According to Sathish Bala, an IT recruiter based in Markham, Ont., even compared to just a few months ago there are a lot more opportunities now for IT workers. One possible reason for this, said Bala, president and CEO of New Age Consulting Inc., is that companies are burning their budgets on outstanding technology projects with year-end around the corner. “Companies are getting more focused on cost control through technology innovations so they are hiring contractors and perm staff to help execute,” Bala said. Overall, the outlook is strong for 2005 and should spill over to 2006, he added.
Robert Fabian, an IT consultant based in Toronto, acknowledges that there is increased activity in the IT sector but added that that he doesn’t foresee entry level employment trends radically changing anytime soon. “My interpretation is that IT is again being seen as an opportunity area. Business can see advantages from increased IT investments.

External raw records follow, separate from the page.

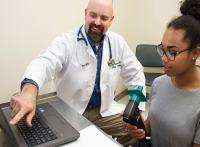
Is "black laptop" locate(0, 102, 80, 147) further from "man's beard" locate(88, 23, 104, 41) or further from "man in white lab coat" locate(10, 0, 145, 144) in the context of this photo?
"man's beard" locate(88, 23, 104, 41)

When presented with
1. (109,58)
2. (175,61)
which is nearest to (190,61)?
(175,61)

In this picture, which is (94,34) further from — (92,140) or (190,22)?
(92,140)

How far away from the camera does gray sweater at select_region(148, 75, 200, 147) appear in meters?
0.75

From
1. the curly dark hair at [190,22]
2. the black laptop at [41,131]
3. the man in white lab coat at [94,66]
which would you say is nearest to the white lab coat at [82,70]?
the man in white lab coat at [94,66]

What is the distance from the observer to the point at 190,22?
2.41 ft

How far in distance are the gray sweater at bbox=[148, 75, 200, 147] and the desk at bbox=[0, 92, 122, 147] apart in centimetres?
37

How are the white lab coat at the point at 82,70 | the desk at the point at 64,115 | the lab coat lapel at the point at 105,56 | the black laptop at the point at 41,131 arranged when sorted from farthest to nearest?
the lab coat lapel at the point at 105,56 → the white lab coat at the point at 82,70 → the desk at the point at 64,115 → the black laptop at the point at 41,131

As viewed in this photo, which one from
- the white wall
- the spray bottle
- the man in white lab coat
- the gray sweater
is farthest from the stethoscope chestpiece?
the spray bottle

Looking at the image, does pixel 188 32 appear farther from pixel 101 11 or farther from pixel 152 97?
pixel 101 11

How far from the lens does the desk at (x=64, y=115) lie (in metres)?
0.67

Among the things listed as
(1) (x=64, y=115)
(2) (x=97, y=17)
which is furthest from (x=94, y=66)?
(1) (x=64, y=115)

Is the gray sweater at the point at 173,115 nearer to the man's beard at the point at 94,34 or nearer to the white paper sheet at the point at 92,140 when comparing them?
the white paper sheet at the point at 92,140

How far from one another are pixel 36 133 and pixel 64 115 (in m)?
0.20

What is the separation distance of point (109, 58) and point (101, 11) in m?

“That’s new and a welcomed change,” Fabian said. But factors including automation, off-the-shelf packages, and outsourcing will keep a lid on the need for large numbers of junior people in IT, Fabian said. “The hiring I see is mostly at the middle to senior levels. That’s where the business advantage is obtained.”
So while it’s a tad premature to ascertain if the current spate of hiring represents a blip or something more substantial, it is a fair outlook for the more experienced tech pro and, for the proactive, an appealing window of opportunity. Perhaps now’s the time to update the CV and survey the landscape for new work.